** Extrait source **
+===+
Les sabres japonais, une collection qui tranche

L’attrait pour les sabres japonais n’a rien de banal. Armes autant qu’oeuvres d’art, ces lames longues ou courtes sont tout à la fois l’expression d’un esprit martial et un symbole statutaire.

Tranchantes à l’extrême, fascinantes en raison de leur complexe processus de fabrication, elles concentrent la passion de celles et ceux dont l’esprit artistique est avide d’absolu.

Dans cet univers très particulier des collectionneurs de sabres japonais, il existe plusieurs tendances, dont deux se détachent avec comme finalité pour les deux de posséder des lames d’exception. Mais avant de se pencher sur ces deux axes de collection, il est bon e revenir un instant sur l’histoire et la fabrication de ces objets d’art autant qu’armes blanches.
+===+
** Les consignes **
[1] D'après l'extrait sur les sabres japonais, de quelles deux choses ces lames sont-elles à la fois l'expression ?
[2] Modifiez le passage des entrées qui va de la ligne contenant « From where the » jusqu'à la fin des entrées, en remplaçant « the person taking the photo » par « the photographer » et sans rien changer d'autre. Omettez les images dans votre réponse.
+===+
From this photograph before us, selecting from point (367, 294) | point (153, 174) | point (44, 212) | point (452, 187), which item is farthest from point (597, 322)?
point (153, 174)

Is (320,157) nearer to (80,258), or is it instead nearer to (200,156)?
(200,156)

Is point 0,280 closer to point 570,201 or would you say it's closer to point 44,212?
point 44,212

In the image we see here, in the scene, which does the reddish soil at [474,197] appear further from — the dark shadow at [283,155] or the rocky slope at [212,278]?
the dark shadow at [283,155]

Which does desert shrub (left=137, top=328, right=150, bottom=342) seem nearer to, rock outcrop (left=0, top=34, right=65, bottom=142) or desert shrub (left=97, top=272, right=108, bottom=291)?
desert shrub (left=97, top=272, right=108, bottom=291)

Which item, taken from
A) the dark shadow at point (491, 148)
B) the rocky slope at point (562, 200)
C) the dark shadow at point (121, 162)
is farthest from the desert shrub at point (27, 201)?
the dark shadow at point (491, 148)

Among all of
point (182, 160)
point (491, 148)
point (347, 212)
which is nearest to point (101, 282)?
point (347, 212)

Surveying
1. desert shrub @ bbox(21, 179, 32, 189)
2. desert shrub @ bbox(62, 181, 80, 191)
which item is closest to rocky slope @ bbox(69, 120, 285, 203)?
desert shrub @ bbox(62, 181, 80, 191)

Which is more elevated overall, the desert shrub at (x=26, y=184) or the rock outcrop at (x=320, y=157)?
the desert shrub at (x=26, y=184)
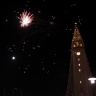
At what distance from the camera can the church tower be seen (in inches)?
3420

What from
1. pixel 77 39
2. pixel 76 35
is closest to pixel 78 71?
pixel 77 39

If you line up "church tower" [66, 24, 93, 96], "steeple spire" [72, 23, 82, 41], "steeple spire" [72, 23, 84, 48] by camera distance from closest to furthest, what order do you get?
"church tower" [66, 24, 93, 96] < "steeple spire" [72, 23, 82, 41] < "steeple spire" [72, 23, 84, 48]

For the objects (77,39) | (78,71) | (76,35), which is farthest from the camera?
(77,39)

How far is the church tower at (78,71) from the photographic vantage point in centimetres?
8688

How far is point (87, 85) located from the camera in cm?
8625

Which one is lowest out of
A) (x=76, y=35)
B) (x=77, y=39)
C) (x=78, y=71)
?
(x=78, y=71)

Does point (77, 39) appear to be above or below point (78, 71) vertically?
above

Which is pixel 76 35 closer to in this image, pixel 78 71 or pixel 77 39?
pixel 77 39

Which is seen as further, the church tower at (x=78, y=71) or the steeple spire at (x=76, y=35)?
the steeple spire at (x=76, y=35)

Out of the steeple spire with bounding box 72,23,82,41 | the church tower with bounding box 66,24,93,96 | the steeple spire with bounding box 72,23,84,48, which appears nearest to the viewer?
the church tower with bounding box 66,24,93,96

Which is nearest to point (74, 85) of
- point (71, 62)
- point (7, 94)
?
point (71, 62)

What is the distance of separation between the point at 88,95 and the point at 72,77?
12.0 meters

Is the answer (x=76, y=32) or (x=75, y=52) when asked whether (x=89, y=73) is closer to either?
(x=75, y=52)

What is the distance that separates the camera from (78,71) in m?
89.6
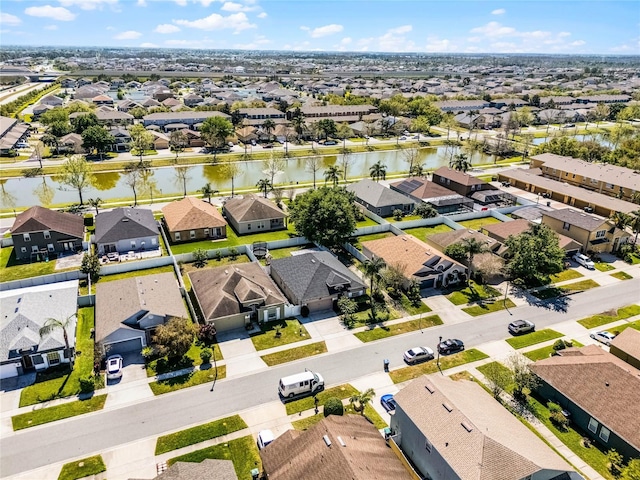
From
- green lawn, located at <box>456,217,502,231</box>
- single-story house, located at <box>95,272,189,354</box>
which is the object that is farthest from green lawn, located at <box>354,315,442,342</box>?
green lawn, located at <box>456,217,502,231</box>

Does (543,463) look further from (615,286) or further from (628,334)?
(615,286)

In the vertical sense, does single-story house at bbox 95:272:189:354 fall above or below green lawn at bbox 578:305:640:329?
above

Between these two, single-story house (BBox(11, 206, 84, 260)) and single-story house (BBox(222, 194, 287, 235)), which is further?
single-story house (BBox(222, 194, 287, 235))

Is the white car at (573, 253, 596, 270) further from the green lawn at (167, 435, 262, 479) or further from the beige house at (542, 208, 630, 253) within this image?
the green lawn at (167, 435, 262, 479)

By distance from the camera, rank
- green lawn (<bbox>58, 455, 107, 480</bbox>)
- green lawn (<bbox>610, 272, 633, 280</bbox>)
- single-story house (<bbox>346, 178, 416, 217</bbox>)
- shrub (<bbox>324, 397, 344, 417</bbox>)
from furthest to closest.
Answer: single-story house (<bbox>346, 178, 416, 217</bbox>)
green lawn (<bbox>610, 272, 633, 280</bbox>)
shrub (<bbox>324, 397, 344, 417</bbox>)
green lawn (<bbox>58, 455, 107, 480</bbox>)

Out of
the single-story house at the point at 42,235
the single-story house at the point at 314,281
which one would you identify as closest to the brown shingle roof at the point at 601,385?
the single-story house at the point at 314,281

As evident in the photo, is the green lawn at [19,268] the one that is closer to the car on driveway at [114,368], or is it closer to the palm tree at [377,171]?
the car on driveway at [114,368]

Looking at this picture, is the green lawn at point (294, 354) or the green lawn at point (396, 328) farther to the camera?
the green lawn at point (396, 328)
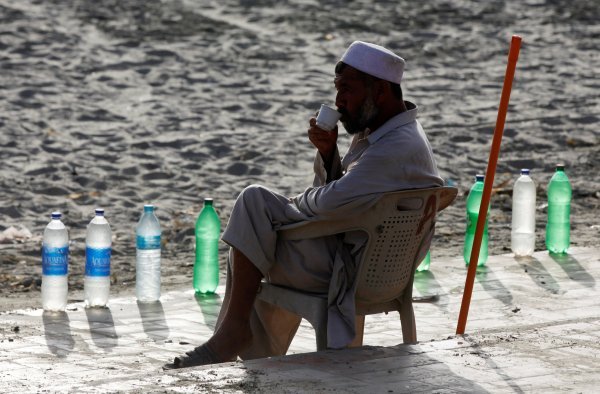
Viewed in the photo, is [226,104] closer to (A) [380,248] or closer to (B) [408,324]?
(B) [408,324]


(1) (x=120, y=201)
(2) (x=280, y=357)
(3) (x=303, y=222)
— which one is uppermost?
(3) (x=303, y=222)

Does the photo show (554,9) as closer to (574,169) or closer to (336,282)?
(574,169)

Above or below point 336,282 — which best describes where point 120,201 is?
below

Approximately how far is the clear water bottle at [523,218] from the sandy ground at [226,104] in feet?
1.08

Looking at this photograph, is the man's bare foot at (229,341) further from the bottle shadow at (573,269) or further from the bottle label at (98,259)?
the bottle shadow at (573,269)

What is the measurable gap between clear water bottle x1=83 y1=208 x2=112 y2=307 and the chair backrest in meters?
2.19

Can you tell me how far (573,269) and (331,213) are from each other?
322 cm

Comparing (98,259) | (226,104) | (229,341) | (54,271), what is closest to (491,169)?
(229,341)

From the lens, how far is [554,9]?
19.1 metres

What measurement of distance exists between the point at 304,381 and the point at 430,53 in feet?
37.8

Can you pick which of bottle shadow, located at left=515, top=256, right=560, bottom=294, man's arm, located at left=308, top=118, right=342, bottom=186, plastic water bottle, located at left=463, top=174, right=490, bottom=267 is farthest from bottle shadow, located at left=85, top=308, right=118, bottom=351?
bottle shadow, located at left=515, top=256, right=560, bottom=294

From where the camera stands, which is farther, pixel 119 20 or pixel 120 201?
pixel 119 20

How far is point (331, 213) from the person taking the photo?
571cm

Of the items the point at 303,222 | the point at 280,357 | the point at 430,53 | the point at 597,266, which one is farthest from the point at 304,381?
the point at 430,53
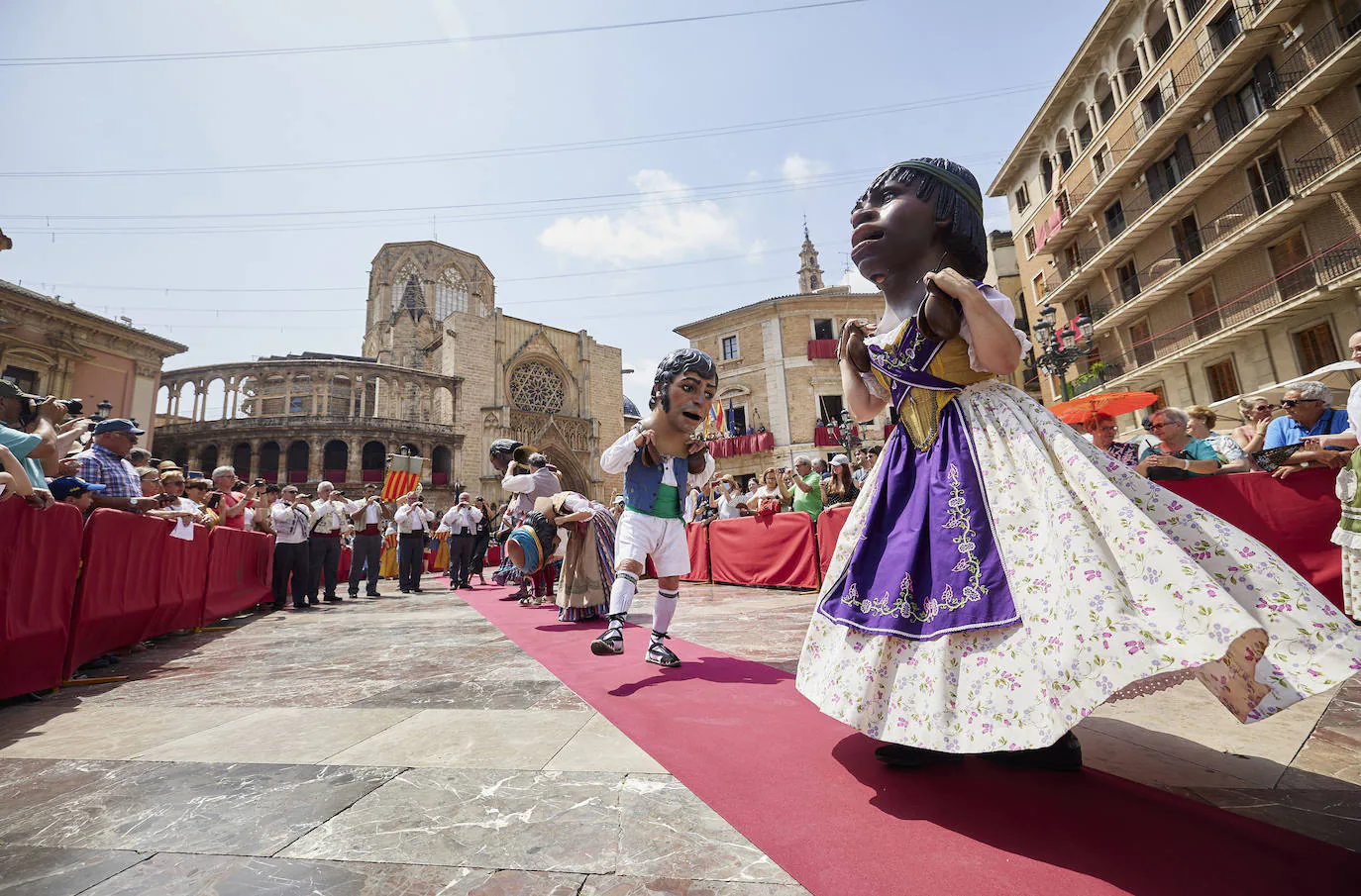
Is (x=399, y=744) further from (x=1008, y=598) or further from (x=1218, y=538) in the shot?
+===+
** Corrigé par consigne **
[1] D'un esprit martial et d'un symbole statutaire.

[2]
From where the camera stands, which is farther, pixel 119 20 or pixel 120 201?
pixel 119 20

How far is point (331, 213) from the photographer?
571cm

Of the items the point at 303,222 | the point at 280,357 | the point at 430,53 | the point at 597,266, which one is farthest from the point at 304,381?
the point at 430,53
Is (x=399, y=744) further from (x=1008, y=598) or further from (x=1218, y=538) in the shot?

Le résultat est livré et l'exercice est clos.